### Exercise brief:
Reproduce verbatim the lines of the data below, starting at the line that contains "At what distance" and ending at the final line of the data.

++++++

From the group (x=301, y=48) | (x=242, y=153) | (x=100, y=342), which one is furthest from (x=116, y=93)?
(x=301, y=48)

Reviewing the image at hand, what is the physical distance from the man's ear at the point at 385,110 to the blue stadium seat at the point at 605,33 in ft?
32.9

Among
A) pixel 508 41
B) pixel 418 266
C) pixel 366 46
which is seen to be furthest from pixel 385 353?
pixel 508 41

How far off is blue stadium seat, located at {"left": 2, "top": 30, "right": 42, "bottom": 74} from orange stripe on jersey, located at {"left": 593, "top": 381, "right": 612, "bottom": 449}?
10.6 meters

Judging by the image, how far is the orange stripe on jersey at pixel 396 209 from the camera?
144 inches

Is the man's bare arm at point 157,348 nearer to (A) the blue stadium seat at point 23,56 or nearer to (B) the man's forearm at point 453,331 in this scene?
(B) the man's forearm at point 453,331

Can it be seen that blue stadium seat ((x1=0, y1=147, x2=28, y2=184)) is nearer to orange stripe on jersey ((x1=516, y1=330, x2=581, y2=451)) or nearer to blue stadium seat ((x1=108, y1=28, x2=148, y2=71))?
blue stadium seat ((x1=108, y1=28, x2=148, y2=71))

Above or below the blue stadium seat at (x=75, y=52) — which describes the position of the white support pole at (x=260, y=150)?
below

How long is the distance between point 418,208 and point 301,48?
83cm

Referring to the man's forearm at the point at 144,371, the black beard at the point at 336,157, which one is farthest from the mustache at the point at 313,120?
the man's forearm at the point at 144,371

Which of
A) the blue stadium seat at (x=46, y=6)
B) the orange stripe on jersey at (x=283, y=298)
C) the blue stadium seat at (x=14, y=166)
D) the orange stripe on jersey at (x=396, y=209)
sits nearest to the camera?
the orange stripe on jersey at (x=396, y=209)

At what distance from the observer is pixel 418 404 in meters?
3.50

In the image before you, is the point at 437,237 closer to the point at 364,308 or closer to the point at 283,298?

++++++

### Finished exercise:
At what distance from the observer is pixel 418 404 in meters?
3.50

In the image before you, is the point at 437,237 closer to the point at 364,308 or closer to the point at 283,298?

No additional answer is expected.